── RECORD EXCERPTS ──

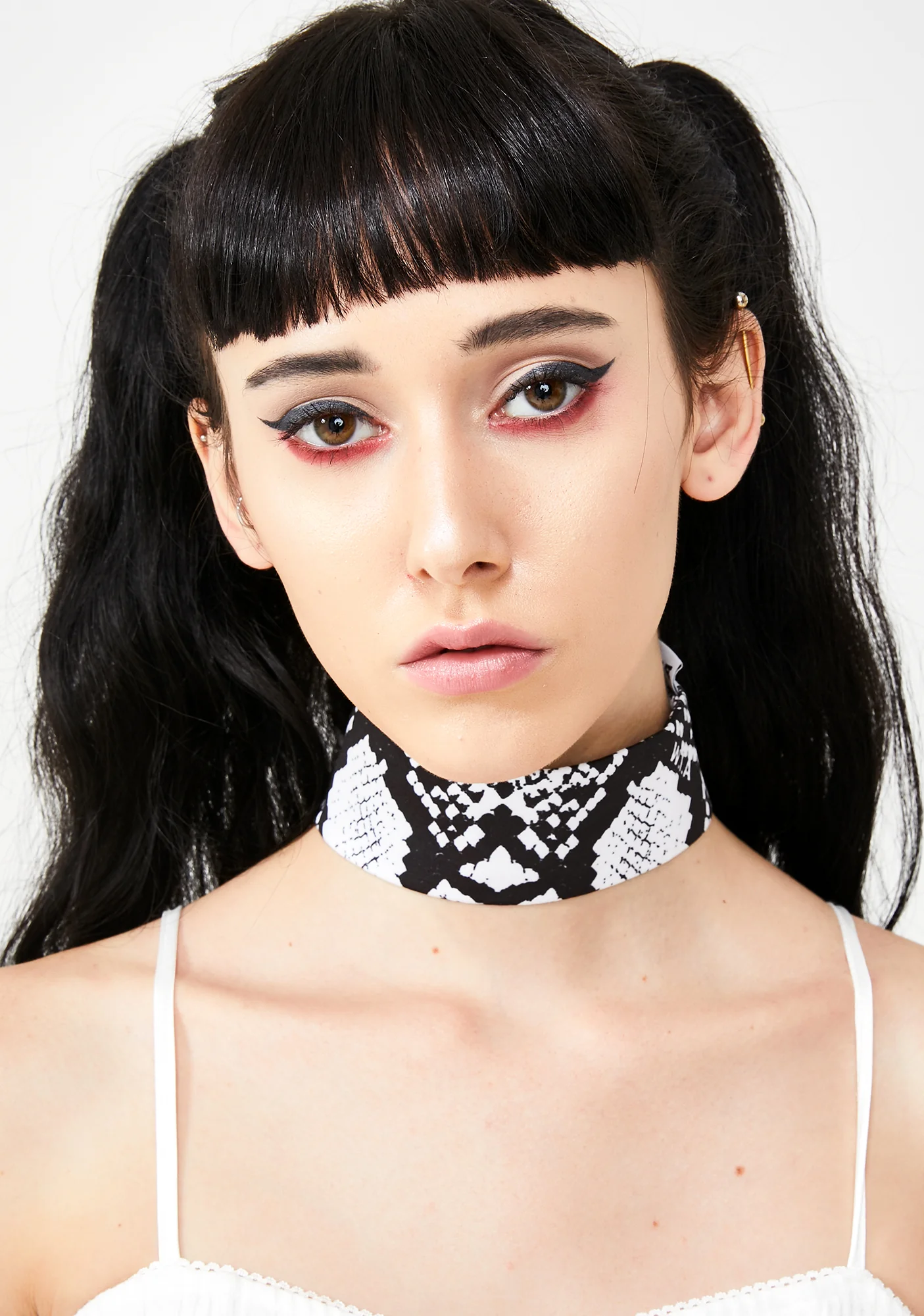 Python Choker - Image 3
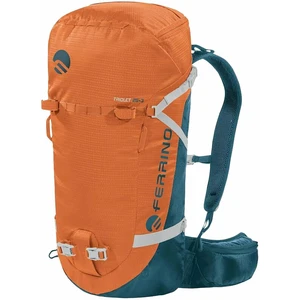 Ferrino Triolet Portocaliu 25 + 3 L Outdoor rucsac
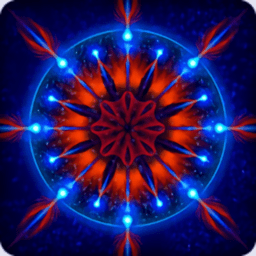 威尼斯43288官方正版中文版下载-威尼斯43288手机版下载 v4.4 安卓版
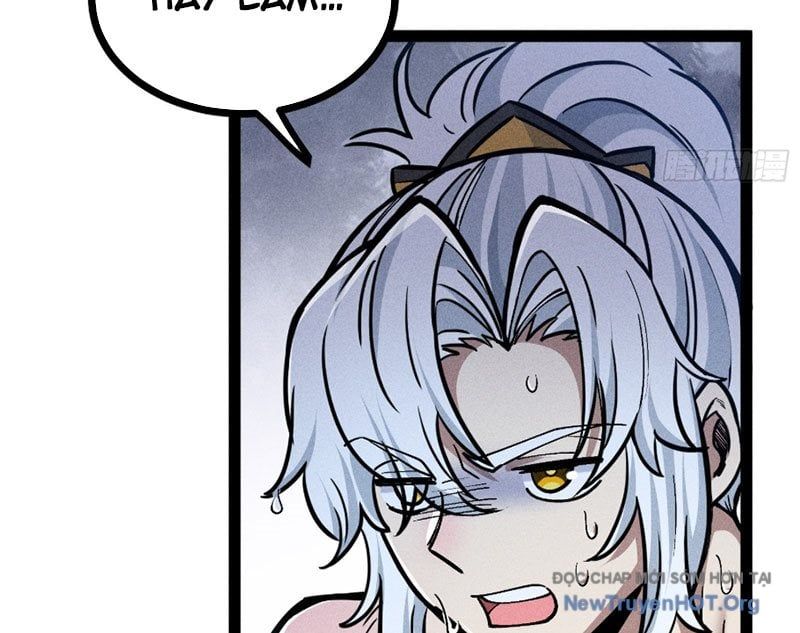 đọc truyện Ta Làm Cặn Bã Ở Tu Tiên Giới Chương 55 ảnh 41 tại Thiên Thai Truyện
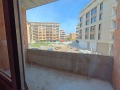Продава  1-стаен област Бургас , гр. Поморие , 45 кв.м | 58112783 - изображение [16]
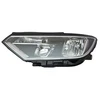 Image de Phare 5742961 Van Wezel Van Wezel 5742961 Volkswagen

───

:: WHAT TO WORK ON ::
Leave the pictures out. Transcribe exactly the lines from the one with "- изображение [16]" through the end of the records.

:: FINISHED TASK ::
Продава  1-стаен област Бургас , гр. Поморие , 45 кв.м | 58112783 - изображение [16]
 Image de Phare 5742961 Van Wezel Van Wezel 5742961 Volkswagen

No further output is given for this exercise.